══ Given passage
He reinforces this notion of play as a discrete and fundamental characteristic of humans and animals when he notes that "this fun-element … characterizes the essence of play. Here we have to do with an absolute primary category of life, familiar to everybody at a glance right down to the animal level" (21). Play is not the opposite of seriousness, for some play is very serious, even deadly serious. It is not comedy, wit, folly, or jest, though it may share elements with those. Play is not an element of the great antitheses of wisdom/folly, truth/falsehood, good/evil, virtue/vice, beauty/ugliness. "The play-concept must always remain distinct from all the other forms of thought in which we express the structure of mental and social life" (25). In the end, then, Huizinga doesn't like any explanations about why we play, but he doesn't given an answer either. Basically, he just says we play because it's fun.
He moves from this magical beginning to note that play must have a mental aspect, and usually not rational. "In acknowledging play you acknowledge mind, for whatever else play is, it is not matter (21) … Play only becomes possible, thinkable, and understandable when an influx of mind breaks down the absolute determinism of the cosmos. The very existence of play continually confirms the supra-logical nature of the human situation" (22).
Once Huizinga has assumed the fundamental nature of play, he begins to describe its formal characteristics:
Free: Play is free, "is in fact freedom" (26). It is a superfluous, not required activity that people engage in willingly or not at all.
Extraordinary: In the sense "that play is not ordinary or real life" (26); rather, it "stands outside the immediate satisfaction of wants and appetites" and is "a temporary activity satisfying in itself and ending there" (27).
════
▸ What to work on
1 > In the passage on Huizinga's view of play, what does Huizinga say play is not the opposite of?
2 > Go on with the passage on Huizinga's characteristics of play, picking up after its last sentence.
══ Source information
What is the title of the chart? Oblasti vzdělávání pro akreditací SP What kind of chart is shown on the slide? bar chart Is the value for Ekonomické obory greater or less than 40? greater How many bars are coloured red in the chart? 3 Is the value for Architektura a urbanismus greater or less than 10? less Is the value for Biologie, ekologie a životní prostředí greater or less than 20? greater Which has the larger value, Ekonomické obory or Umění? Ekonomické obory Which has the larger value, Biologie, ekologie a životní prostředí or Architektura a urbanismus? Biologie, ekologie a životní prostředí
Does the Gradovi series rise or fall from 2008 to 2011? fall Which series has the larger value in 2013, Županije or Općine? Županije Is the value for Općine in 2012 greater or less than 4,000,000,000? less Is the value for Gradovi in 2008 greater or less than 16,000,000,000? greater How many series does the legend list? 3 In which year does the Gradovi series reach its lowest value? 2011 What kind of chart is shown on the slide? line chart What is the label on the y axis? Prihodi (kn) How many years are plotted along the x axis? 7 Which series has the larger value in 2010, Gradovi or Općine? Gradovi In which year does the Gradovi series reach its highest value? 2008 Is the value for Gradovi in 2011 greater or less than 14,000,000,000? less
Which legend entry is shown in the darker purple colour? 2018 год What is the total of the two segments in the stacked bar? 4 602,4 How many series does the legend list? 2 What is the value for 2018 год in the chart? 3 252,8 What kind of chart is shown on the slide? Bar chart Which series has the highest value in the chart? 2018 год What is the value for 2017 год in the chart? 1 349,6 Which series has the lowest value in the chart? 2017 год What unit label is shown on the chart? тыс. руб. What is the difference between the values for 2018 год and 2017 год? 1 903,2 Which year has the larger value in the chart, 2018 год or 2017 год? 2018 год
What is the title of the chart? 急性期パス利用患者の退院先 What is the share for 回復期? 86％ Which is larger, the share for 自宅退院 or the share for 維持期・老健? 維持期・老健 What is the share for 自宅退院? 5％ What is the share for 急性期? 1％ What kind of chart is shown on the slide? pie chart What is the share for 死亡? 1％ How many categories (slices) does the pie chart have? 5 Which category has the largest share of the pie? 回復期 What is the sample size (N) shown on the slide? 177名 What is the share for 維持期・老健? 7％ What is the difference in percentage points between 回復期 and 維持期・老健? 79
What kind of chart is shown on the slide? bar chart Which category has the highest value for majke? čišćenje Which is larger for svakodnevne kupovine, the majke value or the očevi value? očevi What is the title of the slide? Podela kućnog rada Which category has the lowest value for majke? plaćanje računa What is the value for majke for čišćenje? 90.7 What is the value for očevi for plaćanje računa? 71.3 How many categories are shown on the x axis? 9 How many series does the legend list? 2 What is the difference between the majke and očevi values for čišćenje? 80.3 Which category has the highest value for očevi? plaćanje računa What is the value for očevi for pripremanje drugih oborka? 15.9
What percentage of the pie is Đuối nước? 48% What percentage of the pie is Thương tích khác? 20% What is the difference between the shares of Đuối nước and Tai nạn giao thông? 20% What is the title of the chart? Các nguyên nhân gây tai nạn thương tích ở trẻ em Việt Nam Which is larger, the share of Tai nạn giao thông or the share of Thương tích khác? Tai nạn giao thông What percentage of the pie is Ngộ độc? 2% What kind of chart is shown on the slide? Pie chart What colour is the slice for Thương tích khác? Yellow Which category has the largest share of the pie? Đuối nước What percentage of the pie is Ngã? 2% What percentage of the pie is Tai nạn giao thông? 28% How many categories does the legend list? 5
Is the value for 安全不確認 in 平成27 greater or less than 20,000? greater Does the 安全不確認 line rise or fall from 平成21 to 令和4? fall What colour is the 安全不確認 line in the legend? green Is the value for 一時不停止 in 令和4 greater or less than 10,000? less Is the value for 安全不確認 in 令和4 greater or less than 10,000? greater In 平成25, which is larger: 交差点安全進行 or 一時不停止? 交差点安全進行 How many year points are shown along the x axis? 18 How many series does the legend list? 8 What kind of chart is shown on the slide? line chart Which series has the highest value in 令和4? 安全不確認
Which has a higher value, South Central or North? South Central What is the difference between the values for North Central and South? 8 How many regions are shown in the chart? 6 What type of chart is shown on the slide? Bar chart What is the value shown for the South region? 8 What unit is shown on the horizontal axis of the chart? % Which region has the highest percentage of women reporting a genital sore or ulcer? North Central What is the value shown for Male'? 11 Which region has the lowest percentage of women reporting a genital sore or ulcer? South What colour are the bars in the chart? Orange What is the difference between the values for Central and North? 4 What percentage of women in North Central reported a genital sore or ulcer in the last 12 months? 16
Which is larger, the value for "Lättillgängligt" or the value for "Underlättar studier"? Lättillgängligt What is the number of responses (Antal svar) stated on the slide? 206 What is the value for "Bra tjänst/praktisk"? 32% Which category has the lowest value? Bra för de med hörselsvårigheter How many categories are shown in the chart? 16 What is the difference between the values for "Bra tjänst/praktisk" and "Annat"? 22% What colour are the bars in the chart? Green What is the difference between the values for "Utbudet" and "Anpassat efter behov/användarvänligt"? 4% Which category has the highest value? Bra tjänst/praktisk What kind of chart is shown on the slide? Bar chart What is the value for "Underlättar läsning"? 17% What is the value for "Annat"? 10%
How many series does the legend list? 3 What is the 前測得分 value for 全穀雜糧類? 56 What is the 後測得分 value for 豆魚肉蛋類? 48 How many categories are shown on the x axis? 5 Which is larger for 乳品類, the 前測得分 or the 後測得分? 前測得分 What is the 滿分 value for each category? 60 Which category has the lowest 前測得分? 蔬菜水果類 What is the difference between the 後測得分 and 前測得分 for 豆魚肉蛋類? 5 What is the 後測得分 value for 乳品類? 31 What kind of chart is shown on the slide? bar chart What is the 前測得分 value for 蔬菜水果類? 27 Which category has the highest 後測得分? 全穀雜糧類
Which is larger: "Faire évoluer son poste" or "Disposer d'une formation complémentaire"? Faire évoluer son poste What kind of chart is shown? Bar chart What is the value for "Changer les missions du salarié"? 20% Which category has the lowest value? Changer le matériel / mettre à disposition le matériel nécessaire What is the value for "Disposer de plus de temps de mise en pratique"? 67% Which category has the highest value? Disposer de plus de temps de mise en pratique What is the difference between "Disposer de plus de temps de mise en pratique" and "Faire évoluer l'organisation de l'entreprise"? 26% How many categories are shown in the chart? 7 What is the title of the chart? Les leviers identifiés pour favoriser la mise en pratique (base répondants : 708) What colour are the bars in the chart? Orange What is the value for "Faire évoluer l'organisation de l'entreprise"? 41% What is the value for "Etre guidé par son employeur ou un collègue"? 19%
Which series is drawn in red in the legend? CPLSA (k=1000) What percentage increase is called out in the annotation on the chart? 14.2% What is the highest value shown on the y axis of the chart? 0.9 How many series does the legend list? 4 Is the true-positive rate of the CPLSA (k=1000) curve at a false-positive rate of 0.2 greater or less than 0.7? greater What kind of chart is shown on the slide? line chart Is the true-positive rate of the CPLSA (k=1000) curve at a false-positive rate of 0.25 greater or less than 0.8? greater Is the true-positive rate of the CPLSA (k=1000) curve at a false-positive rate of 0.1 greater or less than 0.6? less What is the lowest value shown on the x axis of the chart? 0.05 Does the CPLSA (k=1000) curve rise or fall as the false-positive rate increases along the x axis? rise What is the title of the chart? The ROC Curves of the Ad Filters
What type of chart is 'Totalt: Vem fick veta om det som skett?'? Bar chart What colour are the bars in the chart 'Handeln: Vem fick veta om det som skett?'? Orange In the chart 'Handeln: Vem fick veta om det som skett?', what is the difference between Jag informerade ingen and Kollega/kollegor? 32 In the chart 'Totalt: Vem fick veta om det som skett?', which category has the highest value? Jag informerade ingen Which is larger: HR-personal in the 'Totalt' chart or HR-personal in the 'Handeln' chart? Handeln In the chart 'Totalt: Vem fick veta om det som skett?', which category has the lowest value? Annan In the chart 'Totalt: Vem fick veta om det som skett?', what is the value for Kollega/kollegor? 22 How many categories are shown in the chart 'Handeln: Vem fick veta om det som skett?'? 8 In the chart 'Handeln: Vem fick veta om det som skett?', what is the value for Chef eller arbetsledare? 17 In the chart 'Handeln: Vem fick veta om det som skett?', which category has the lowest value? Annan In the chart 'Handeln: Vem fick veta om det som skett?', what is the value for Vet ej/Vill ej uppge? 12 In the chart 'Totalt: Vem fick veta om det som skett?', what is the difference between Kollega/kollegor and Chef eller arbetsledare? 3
════
▸ Responses in order
1 > Seriousness.

2 >
Limited: Play is limited in place and duration. It has a playground and a playtime. "It is played out within certain limits of time and place. It contains its own course and meaning" (28). Hence, its close connection to ritual, which also takes place in a hallowed place and time.
Orderly: Play "creates order, is order … The least deviation from [order] spoils the game," and hence the connection to aesthetics, for "play has a tendency to be beautiful" (29). All play has rules, and violating the rules ends the game.
Tense: Play has a tension in that the player is trying to do something well or at least better than another player be it solving a puzzle, hitting a ball, or scoring goals. Play tests our prowess.
Communal: Play often leads to groups of players or fans who define themselves apart from others, adopting costumes and colors and other secret markers.
Play, then, is "a free activity standing quite consciously outside 'ordinary' life as being 'not serious', but at the same time absorbing the player intensely and utterly. It is an activity connected with no material interest, and no profit can be gained by it. It proceeds within its own proper boundaries of time and space according to fixed rules and in an orderly manner. It promotes the formation of social groupings which tend to surround themselves with secrecy and to stress their difference from the common world by disguise or other means" (32).